China’s beautiful market infrastructure is necessary, but insufficient to raise the bond market above its primitive stage. As a result of manipulated pricing, corporate issuers are indifferent to the choice of debt instruments; bonds or loans are the same to them. More importantly, underwriters and investors are also indifferent to this market because they cannot make money. This chapter explains why this is so. Caught up in guidelines left over from the Soviet central-planning era, interest rates do not reflect true market forces, so debt valuations are distorted. But this is how the “system” likes it; the Party’s urge is to control. Party leaders believe they are better positioned than any market to value and price risk. The near-collapse of the international banking system in 2008 has only confirmed them in this belief.
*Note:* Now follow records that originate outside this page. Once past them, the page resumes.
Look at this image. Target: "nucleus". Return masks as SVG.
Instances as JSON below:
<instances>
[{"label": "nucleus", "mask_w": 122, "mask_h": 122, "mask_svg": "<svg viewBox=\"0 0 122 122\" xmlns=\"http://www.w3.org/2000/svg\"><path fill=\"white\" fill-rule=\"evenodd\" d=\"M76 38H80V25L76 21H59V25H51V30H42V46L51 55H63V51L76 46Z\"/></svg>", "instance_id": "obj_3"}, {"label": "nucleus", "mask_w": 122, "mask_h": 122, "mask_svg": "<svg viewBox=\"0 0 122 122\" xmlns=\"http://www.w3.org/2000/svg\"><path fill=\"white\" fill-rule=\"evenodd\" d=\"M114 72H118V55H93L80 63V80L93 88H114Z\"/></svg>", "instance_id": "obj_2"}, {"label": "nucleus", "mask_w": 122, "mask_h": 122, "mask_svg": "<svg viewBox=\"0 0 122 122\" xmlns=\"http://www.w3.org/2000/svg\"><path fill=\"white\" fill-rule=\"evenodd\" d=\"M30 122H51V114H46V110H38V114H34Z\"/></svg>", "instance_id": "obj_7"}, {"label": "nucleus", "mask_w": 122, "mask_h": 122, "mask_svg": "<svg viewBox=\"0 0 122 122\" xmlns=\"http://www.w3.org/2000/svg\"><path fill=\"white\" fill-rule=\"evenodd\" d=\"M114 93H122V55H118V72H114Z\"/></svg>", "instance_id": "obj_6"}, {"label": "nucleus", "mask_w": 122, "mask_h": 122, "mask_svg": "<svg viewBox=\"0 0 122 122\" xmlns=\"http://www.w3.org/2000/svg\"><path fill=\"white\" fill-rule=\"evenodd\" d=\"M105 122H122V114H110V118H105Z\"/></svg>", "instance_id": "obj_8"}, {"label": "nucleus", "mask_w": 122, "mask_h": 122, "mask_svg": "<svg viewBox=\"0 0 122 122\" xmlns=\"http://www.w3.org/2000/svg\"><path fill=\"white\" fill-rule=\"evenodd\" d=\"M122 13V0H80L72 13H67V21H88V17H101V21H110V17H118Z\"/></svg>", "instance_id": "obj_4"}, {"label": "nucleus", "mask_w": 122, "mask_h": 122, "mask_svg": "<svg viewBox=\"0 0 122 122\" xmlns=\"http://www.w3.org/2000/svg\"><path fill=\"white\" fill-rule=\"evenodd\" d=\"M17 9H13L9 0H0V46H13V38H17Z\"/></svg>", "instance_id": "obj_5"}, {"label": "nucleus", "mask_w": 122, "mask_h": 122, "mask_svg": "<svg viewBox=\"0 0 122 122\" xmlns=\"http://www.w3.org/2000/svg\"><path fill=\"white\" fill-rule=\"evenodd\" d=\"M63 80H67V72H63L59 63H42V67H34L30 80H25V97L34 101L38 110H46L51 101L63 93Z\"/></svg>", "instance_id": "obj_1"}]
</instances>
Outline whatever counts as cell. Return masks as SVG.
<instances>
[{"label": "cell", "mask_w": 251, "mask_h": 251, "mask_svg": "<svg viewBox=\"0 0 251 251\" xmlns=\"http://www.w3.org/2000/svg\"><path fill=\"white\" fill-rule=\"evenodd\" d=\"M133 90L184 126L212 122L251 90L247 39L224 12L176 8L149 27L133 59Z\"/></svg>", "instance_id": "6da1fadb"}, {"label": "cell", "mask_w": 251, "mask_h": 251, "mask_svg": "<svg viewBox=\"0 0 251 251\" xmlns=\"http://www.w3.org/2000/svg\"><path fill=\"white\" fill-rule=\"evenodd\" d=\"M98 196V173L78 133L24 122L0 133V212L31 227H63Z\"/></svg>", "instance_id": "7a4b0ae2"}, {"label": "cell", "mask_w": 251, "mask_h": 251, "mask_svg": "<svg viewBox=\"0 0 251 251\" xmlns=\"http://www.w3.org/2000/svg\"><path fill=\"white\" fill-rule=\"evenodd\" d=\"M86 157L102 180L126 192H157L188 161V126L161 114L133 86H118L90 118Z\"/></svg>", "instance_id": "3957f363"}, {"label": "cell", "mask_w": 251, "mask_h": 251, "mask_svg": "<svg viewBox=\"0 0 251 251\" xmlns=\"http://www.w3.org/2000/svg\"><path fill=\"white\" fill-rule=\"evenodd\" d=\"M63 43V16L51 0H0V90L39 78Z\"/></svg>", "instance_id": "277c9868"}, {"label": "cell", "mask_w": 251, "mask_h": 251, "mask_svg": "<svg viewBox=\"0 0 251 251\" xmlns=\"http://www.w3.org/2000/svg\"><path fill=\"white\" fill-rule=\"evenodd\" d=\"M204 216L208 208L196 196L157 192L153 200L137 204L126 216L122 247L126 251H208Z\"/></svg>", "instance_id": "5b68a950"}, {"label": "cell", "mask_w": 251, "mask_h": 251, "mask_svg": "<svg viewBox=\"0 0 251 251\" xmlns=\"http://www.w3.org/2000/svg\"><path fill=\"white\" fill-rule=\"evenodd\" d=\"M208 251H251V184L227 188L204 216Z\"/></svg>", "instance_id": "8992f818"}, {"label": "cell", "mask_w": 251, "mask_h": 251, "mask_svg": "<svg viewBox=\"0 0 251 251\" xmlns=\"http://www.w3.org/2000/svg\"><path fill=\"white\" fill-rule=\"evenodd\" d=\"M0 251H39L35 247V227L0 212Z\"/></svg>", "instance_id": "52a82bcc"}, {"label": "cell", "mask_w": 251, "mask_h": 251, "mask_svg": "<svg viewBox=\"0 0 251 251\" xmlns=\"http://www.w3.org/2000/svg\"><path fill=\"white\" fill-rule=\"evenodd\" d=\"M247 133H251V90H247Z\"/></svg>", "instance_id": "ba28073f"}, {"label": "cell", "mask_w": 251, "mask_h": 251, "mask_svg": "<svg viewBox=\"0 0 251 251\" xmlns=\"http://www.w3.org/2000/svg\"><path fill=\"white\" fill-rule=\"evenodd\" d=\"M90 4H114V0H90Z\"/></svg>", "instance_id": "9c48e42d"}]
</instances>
What does bond market “development” mean, however, if not establishing over time a finely tuned understanding of the price of risk? Part of the notion of risk is that of change. But China’s debt-capital markets have from their inception been founded on the expectation that there will be no change, whether in the quality of issuer or in supply and demand as understood by developed markets. Zhou Xiaochuan’s remarks, therefore, are an almost-unique public indication that at least some senior officials are aware of the real systemic dangers being created by this suppression of risk. Given his expertise, his remarks on the consequences for social and economic development are not entirely surprising. If all this is true—that the market is creating risk—why does China need a bond market or, in any case, the one it has currently?